May 6, 2014
Research conducted by IDC found that during the second half of 2013 (H2 2013), the Hungarian market for consumables stabilised following an extended period of contraction, with the market remaining “extremely price-sensitive” as it sees “strong competition” from compatible products and refilling services, which have put downward pricing pressure on OEMs.
This pricing pressure was most apparent in the inkjet consumables space, where average sales price of products fell by 17.1 percent in H2 2013. Meanwhile, the shift from inkjet to laser devices was reflected in both new shipments and the local installed base, as toner sales continued to gain market volume share at the expense of ink consumables, which saw a further decline in market share to 55.5 percent compared to 57.3 percent a year earlier.
IDC found that “cheap new-build compatible” products, in particular clones, were rapidly gaining market share, threatening both OEMs and local remanufacturers.
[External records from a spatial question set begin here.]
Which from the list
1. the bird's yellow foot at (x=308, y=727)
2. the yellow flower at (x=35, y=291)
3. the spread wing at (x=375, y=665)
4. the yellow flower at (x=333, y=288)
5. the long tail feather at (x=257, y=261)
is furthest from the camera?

Laszlo Toth, Research Analyst at IDC Hungary, commented: “The extremely low price tags clones carry, often as low as one-tenth of an OEM consumable recommended retail price (RRP), seem to outweigh the possible risks for a growing number of customers. This explains why they could already represent some one-third of compatible shipments to Hungary.”
The Recycler reported in February that the Hungarian laser printer market had seen double-digit growth in the final quarter of 2013, both in terms of volume and value of shipments, despite other areas seeing declines.